Vic passed away in 2002. He was a veteran of Greece, Crete and the Breakout at Minqar Qaim before being wounded on 22nd January 1943 near El-Aziziya, Libya. He was just 25 miles south of Tripoli which was taken the following day, when he was hit by artillery shrapnel and spent the following 6 weeks in a forward tent hospital before he was well enough to be airlifted in a Liberator to Cairo.

When one reads about how this, the First World War, started (I am currently reading Catastrophe: Europe Goes to War 1914 by Max Hastings) and the idiots that started it, and the monumental egos that were only surpassed by the incompetence of the political and military leaders of the day, one wonders how some dribbling morons can convince a populace to once more take up arms at a later, date.
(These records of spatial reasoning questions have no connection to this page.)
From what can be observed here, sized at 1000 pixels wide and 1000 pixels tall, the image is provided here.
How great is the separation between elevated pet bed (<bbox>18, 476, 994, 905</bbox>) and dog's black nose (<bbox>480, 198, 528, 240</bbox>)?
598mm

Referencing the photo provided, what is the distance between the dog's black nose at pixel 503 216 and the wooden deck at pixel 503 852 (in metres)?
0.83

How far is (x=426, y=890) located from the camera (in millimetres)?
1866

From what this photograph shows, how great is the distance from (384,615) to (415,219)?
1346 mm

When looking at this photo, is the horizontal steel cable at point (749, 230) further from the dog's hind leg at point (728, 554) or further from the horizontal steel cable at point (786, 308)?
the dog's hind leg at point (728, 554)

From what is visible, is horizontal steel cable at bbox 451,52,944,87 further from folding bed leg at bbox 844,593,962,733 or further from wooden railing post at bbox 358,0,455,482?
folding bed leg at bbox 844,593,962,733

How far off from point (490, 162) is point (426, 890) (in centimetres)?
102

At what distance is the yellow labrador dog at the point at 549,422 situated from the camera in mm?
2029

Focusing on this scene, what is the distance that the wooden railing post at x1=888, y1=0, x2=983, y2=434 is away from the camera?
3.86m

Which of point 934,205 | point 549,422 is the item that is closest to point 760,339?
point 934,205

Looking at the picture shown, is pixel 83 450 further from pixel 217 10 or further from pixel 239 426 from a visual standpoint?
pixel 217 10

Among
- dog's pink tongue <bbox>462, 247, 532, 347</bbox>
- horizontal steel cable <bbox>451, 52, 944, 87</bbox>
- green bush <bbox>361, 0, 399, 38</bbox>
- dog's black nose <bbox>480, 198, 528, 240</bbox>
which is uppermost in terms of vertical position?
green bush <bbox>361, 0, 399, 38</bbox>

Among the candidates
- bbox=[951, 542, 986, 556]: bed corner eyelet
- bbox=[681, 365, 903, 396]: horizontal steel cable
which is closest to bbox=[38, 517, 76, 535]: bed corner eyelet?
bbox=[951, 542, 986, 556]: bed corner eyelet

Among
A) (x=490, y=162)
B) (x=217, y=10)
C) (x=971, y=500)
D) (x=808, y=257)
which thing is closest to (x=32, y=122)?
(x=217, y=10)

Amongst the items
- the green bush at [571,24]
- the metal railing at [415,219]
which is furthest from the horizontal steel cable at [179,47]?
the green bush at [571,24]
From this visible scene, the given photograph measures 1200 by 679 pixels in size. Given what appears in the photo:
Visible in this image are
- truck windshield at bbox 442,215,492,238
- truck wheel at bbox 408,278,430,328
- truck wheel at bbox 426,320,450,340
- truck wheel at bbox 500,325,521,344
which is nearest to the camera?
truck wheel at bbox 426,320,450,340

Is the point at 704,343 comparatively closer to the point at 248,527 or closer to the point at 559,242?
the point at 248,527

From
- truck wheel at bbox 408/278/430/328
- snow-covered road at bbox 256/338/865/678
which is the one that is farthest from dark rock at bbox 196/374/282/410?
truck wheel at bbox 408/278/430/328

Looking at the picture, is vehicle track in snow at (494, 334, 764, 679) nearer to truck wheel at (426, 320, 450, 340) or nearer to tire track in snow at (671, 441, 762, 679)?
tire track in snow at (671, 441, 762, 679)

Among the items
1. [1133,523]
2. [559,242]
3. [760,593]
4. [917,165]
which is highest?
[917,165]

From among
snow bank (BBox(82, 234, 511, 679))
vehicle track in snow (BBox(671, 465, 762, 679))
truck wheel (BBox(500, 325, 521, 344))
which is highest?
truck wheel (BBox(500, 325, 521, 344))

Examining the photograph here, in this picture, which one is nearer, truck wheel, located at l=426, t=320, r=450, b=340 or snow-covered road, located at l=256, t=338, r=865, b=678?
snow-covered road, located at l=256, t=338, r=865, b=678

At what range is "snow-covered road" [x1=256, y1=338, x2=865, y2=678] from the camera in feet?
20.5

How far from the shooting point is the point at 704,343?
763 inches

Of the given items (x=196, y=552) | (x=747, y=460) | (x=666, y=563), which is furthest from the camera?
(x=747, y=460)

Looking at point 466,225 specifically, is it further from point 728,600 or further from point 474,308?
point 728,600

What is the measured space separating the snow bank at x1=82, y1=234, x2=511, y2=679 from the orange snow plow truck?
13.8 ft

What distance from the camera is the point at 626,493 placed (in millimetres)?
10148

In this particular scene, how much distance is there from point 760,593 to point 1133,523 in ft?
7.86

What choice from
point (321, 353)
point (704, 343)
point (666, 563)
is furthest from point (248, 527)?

I came across an amazingly perceptive remark by a wounded German captured by the Russians, and who failed to survive the move back to an ambulance train. The stricken soldier said “The great lords have quarreled, and we must pay for it with our blood, our wives and children.”


As Maxwell notes, most of his comrades on both sides would have agreed that his judgement on the struggle was hard to gainsay.